MILAN — The San Francisco-based venture capital firm 500 Global — which is focused on fast-growing technology companies and features in its portfolio a range of key digital players, such as Canva and The RealReal — is among the investors that are accelerating the business of sustainable fashion start-up Renoon.
Established in 2020 by an Italian team who met in Amsterdam and that includes Iris Skrami, Nicolò Tresoldi, Gabriele Trapani and Piero Puttini, Renoon is a search platform for sustainable fashion. Renoon, which is supported by consulting firm Brand Partners Group as part of B Heroes’ B Wonder — Women move forward initiative aimed at boosting female entrepreneurship, collects products and brands that meet a series of eco-friendly standards. No shopping transaction is finalized on the platform, in fact after selecting a product, shoppers are redirected to the wholesalers.
Renoon has just closed a $1 million round of investment. Along with 500 Global, which invested $150,000, other investors included a former Gucci chief innovation officer and a former managing director at Spotify.
“Renoon was born out of a personal need of mine,” said cofounder and chief executive officer Skrami, who previously worked at large corporations, including Nike and PVH, where she focused on implementing technologies to raise sustainability standards. “Two years ago, I was looking for a sustainable black dress online and it took me two months to find one. I realized there was a gap in the online market for a tool facilitating the search of eco-conscious fashion and I started working on the project with my three partners, who were living in my building.”
Thanks to incubation by Startupbootcamp, Renoon launched its first platform with 20 partners a year ago, including e-tailer LuisaViaRoma. Currently, Renoon works with more than 100 brands and retailers, including Stella McCartney, Vestiaire Collective, Net-a-porter’s sustainable section, as well as Ayesha Barenblat’s Remake, a platform committed to building a conscious consumer movement.

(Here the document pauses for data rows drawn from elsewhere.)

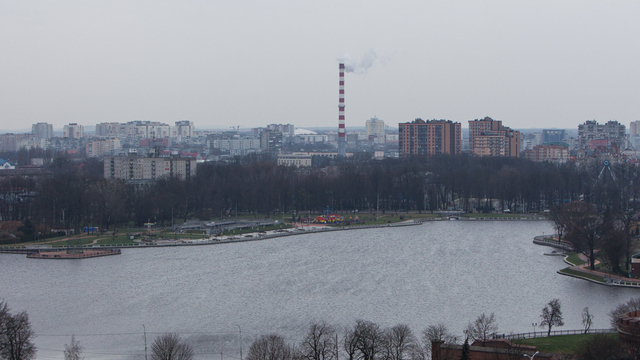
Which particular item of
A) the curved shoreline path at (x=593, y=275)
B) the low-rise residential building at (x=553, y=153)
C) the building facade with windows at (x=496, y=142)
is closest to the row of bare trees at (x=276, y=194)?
the curved shoreline path at (x=593, y=275)

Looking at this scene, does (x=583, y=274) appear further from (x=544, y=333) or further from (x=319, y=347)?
(x=319, y=347)

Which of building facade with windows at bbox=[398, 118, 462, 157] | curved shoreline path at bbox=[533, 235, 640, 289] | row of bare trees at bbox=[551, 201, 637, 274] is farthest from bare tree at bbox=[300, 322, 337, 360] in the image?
building facade with windows at bbox=[398, 118, 462, 157]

According to Skrami, Renoon monthly processes more than 1 million products and only 1 percent get the green light to be featured on the platform. Currently, the platform attracts 2,500 returning visitors, but that is expected to grow to 60,000 by the end of next year.
“The goal of Renoon is to connect the values of consumers looking for sustainable products with concrete actions,” Skrami explained. “I think ours is a great tool for brands, too, because it pushes them to evaluate their efforts and raise the bar.”
Skrami highlighted that the platform is mainly appreciated by “pragmatic women,” aged between 25 and 35, who “are trying to concretely change their behaviors when it comes to consumption.”
The digital entrepreneur said Renoon is mainly focused on further developing its app, where users have access to a range of tools, including the chance to create their own wardrobe and wish lists based on their preferred brands.
While a lot of emerging sustainable brands are increasing their visibility on the international market, Skrami said major labels doing eco-friendly products are still the most appealing for consumers. This also explains the success of secondhand platforms, where people have access to big brands at more accessible prices.
“However, I think there are a lot opportunities for brands since there are gaps in the sustainable offering,” she added. “For example, in the footwear industry, there is a plethora of eco-conscious sneakers, but there is a lack of sustainable formal styles.”
At the same time, Skrami highlighted that consumers are currently not only focused on looking for products crafted from eco-friendly materials, but they are also very attentive to the ethical labor issue.